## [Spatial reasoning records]

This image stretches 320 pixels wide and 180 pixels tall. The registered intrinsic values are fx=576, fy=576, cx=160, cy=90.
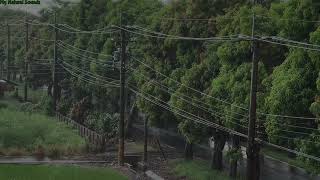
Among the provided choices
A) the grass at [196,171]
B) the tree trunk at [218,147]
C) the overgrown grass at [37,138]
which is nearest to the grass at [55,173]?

## [EXERCISE]
Write out every line of the records above as a JSON list of strings, one string per line, skipping blank lines. Leave the pictures out.

## [ANSWER TO THE TASK]
[
  "This image stretches 320 pixels wide and 180 pixels tall. The registered intrinsic values are fx=576, fy=576, cx=160, cy=90.",
  "Among the provided choices",
  "A) the grass at [196,171]",
  "B) the tree trunk at [218,147]",
  "C) the overgrown grass at [37,138]",
  "which is nearest to the grass at [55,173]?"
]